Ordem de trabalho 1>
Responda com base na notícia sobre a economia da América Latina:
(a) Em que data a notícia foi publicada?
(b) Quanto o Bank of America projeta que o PIB da região deve encolher neste ano?
(c) Que parcela da força de trabalho da América Latina está na economia informal?
Ordem de trabalho 2> Reproduza fielmente tudo o que vai de "Homem de máscara" até "(Fabio Teixeira/NurPhoto/Getty Images)", na notícia sobre a economia da América Latina.
Ordem de trabalho 3> Por favor, dê continuidade à notícia sobre a economia da América Latina a partir do ponto em que ela termina.

Homem de máscara no Rio de Janeiro (5 de abril de 2020): América Latina se prepara para a recessão mais profunda da história moderna (Fabio Teixeira/NurPhoto/Getty Images)
Ligia Tuon
Publicado em 10 de abril de 2020 às 08h02.
Última atualização em 10 de abril de 2020 às 08h02.
A economia da América Latina já estava em desaceleração quando o coronavírus surgiu. Agora, o continente corre risco de perder uma década inteira e ter de lidar com democracias ainda mais frágeis.
Como a maior parte do mundo, a região se prepara para a recessão mais profunda da história moderna. O Bank of America projeta que o PIB da região deve encolher 4,4% neste ano sob o impacto da propagação da doença.
Mas o que distingue a América Latina é que a renda já vinha caindo há anos, em parte devido aos preços mais baixos das commodities. Além disso, o aumento da dívida pública na região limita as ferramentas de estímulo disponíveis em países desenvolvidos. E proteger os empregos é muito mais difícil de qualquer maneira, porque mais da metade da força de trabalho da América Latina está na economia informal.

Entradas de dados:
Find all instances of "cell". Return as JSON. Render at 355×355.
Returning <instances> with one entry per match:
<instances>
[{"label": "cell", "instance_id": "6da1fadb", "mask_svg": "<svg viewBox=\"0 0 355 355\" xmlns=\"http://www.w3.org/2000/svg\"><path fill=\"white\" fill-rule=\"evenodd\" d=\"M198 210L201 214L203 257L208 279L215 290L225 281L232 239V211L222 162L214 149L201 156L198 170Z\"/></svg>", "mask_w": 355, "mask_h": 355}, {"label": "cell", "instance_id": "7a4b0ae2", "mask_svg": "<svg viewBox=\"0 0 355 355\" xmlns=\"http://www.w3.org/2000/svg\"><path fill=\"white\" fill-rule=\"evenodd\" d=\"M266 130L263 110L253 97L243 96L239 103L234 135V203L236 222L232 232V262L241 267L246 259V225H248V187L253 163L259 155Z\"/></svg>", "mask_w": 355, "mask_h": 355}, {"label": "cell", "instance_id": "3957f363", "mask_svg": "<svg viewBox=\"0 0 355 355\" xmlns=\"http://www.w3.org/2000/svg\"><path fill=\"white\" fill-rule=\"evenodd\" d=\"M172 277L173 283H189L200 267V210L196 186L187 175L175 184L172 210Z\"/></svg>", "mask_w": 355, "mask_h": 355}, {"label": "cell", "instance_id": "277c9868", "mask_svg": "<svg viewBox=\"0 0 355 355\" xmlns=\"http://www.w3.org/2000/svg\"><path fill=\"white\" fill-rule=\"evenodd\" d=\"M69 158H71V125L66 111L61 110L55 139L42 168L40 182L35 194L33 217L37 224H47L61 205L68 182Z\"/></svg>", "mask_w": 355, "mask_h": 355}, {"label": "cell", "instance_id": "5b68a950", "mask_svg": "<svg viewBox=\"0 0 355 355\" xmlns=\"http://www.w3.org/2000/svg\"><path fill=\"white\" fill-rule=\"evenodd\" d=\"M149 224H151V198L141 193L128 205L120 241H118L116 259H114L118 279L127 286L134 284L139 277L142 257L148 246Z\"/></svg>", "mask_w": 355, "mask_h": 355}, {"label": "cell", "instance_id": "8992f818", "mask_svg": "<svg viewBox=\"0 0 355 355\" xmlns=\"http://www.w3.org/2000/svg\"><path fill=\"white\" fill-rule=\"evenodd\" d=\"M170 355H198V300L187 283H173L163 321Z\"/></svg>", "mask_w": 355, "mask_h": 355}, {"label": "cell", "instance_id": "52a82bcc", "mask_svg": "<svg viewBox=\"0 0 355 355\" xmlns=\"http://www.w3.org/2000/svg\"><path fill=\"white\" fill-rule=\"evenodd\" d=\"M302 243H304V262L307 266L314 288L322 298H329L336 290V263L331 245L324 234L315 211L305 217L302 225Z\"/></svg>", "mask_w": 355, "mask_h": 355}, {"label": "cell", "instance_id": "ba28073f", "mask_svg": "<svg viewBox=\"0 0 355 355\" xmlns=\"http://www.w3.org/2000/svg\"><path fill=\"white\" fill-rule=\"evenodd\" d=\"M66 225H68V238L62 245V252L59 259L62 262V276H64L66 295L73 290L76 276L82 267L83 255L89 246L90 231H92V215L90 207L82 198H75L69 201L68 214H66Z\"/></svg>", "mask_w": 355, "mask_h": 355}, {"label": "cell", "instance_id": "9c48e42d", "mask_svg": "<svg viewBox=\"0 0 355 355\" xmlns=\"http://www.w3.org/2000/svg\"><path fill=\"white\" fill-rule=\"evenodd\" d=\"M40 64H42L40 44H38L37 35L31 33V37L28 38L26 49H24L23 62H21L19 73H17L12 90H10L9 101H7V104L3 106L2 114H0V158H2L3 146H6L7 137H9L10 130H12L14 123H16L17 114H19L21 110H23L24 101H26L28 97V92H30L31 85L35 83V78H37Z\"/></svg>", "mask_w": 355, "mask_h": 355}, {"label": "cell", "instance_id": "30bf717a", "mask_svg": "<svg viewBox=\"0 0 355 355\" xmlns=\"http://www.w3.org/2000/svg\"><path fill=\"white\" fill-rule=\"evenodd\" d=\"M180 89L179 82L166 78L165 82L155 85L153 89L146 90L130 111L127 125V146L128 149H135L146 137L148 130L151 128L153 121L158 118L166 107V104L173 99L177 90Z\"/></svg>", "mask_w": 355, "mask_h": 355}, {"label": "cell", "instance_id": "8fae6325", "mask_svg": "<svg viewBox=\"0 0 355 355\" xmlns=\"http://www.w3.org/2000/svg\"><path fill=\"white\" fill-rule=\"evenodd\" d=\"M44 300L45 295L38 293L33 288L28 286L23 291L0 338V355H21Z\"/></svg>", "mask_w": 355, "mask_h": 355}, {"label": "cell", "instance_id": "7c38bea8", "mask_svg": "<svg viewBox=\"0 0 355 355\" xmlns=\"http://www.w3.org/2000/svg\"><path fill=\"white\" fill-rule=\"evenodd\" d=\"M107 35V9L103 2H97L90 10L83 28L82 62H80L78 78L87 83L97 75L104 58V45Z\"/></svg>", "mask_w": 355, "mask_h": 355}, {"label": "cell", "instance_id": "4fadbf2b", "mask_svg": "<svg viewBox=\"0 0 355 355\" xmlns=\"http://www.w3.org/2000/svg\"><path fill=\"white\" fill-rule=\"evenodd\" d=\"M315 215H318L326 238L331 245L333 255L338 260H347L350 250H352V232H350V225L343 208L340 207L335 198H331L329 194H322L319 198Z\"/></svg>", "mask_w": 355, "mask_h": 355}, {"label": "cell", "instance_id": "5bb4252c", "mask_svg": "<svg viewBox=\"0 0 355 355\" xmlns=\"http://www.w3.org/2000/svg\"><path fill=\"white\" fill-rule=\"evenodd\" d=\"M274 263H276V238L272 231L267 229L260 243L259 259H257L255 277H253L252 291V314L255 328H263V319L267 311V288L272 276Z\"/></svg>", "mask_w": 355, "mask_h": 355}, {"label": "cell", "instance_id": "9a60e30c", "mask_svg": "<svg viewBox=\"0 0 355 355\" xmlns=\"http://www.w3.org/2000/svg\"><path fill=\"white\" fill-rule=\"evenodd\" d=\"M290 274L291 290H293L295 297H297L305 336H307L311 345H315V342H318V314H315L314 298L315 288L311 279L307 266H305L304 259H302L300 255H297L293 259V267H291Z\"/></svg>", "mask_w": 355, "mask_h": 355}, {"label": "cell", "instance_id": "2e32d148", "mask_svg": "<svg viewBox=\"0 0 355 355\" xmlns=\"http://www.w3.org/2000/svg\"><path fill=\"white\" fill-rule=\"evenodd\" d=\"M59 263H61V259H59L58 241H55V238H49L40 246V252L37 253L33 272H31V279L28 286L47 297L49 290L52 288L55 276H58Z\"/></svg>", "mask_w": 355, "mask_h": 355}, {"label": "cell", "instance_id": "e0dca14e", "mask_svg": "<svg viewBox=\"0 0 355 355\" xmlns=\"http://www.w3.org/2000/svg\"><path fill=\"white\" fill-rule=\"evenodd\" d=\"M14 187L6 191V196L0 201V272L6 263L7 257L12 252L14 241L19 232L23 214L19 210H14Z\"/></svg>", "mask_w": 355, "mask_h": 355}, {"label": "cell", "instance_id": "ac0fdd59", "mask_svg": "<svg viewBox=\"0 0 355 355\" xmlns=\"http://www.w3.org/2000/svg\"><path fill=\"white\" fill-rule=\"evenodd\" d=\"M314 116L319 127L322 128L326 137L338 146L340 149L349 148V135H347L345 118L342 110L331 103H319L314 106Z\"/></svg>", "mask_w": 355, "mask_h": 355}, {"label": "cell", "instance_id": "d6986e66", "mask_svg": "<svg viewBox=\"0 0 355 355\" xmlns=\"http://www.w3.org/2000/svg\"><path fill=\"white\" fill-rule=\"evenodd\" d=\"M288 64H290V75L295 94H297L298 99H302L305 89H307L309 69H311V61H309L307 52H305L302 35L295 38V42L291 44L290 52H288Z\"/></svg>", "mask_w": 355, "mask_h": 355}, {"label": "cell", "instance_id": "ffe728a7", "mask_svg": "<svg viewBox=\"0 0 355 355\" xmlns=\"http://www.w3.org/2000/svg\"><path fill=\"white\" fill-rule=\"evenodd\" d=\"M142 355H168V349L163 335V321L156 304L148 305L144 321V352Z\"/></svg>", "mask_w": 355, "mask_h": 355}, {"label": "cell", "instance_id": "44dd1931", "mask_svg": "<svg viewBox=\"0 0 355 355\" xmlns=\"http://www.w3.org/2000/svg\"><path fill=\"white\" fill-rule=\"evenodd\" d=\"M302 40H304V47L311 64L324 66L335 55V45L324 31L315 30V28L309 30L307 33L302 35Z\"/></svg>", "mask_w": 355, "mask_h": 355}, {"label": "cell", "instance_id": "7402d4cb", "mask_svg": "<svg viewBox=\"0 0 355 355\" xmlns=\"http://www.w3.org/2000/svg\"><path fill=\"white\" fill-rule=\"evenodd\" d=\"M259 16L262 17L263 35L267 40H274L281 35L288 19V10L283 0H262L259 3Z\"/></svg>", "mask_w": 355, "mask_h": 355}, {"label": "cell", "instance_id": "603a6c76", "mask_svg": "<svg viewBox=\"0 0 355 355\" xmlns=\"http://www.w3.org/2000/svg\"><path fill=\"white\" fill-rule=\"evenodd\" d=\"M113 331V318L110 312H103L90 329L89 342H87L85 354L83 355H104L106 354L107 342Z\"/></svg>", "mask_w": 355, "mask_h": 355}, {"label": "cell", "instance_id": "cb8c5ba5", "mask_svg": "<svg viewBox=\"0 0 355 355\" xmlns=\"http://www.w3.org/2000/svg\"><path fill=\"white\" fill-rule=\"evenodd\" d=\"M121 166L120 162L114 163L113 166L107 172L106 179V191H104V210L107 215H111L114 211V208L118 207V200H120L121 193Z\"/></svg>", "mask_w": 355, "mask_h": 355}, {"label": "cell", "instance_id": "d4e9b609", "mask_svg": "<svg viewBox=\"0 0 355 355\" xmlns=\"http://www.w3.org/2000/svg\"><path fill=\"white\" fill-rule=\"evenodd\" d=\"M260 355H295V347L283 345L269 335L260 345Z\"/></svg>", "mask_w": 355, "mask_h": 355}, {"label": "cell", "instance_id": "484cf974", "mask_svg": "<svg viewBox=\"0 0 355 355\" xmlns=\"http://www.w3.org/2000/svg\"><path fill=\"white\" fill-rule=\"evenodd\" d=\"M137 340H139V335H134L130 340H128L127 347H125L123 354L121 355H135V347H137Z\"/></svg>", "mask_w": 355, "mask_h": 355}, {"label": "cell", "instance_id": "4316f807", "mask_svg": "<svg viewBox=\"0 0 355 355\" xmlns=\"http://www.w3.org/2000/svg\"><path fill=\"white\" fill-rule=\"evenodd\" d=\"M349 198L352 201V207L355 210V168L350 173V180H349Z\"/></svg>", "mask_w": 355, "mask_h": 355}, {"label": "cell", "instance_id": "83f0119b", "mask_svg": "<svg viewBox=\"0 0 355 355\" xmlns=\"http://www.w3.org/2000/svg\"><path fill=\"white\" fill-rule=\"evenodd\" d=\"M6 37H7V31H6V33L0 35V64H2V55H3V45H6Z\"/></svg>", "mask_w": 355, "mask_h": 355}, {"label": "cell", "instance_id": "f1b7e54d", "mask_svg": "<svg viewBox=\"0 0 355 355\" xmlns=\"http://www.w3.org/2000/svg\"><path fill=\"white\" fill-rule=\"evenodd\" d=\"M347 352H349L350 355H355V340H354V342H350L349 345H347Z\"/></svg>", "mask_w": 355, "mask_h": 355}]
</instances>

Resposta da tarefa 1>
(a) Em 10 de abril de 2020.
(b) 4,4%.
(c) Mais da metade.</t1>

Resposta da tarefa 2>
Homem de máscara no Rio de Janeiro (5 de abril de 2020): América Latina se prepara para a recessão mais profunda da história moderna (Fabio Teixeira/NurPhoto/Getty Images)

Resposta da tarefa 3>
O resultado pode literalmente ser uma década perdida, de acordo com Alejandro Werner, diretor para o hemisfério ocidental do Fundo Monetário Internacional. Considerando a recessão e a velocidade potencial da recuperação, o PIB per capita na América Latina não mostrará crescimento até 2025 em comparação com os níveis de 2015, disse.
As previsões atualizadas do FMI que serão divulgadas na próxima semana devem indicar a recessão mais forte já registrada. Pode haver números piores de economias individuais em algum lugar dos livros de história, disse Werner, “mas você nunca teve um ano em que todos os países sofrem uma profunda retração”.
Se o padrão da América Latina se repetir, esse quadro deve resultar em mais problemas nas ruas e talvez até uma ameaça à democracia.
A região mais desigual e violenta do mundo foi abalada por protestos no ano passado, atingindo até países historicamente estáveis como o Chile. Economias em crise conduziram mudanças radicais à esquerda e à direita da política. E, se os líderes não conseguirem proteger cidadãos vulneráveis da pandemia, a confiança no sistema poderá se deteriorar ainda mais.
“Você corre o risco de ter uma epidemia, uma crise econômica, uma crise social e uma crise política, tudo ao mesmo tempo”, disse Monica de Bolle, integrante sênior do Instituto Peterson de Economia Internacional, em Washington.
Muitos países já sofrem alguma combinação dos fatores acima.
Argentina e Equador estão à beira do default da dívida. A economia da Venezuela entrou em colapso durante a hiperinflação anos atrás, provocando o êxodo de milhões de refugiados, alguns dos quais agora são obrigados a retornar devido à pandemia. O desemprego no Brasil se mantém acima de 10% pelo quarto ano seguido.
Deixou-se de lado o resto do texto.